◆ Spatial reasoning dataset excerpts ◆
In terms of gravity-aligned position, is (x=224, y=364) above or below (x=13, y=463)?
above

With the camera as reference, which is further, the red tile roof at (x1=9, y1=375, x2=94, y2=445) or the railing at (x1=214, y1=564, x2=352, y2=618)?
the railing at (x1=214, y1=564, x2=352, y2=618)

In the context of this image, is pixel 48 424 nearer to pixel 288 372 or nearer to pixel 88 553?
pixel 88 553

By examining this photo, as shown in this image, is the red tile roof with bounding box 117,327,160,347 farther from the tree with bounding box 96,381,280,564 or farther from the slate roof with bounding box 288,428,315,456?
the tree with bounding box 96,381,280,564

◆ EXERCISE DETAILS ◆
Rewrite the items above, substituting "terracotta roof" for "red tile roof" wherever it occurs and leaving everything else as it is.

◆ REPLY TO THE TASK ◆
In terms of gravity-aligned position, is (x=224, y=364) above or below (x=13, y=463)?
above

With the camera as reference, which is further, the terracotta roof at (x1=9, y1=375, x2=94, y2=445) or the railing at (x1=214, y1=564, x2=352, y2=618)?
the railing at (x1=214, y1=564, x2=352, y2=618)

In the context of this image, is pixel 48 424 nearer to pixel 288 372 or nearer to pixel 88 553?
pixel 88 553

By examining this photo, as shown in this image, is the terracotta roof with bounding box 117,327,160,347 farther from the tree with bounding box 96,381,280,564 or farther from the slate roof with bounding box 288,428,315,456?
the tree with bounding box 96,381,280,564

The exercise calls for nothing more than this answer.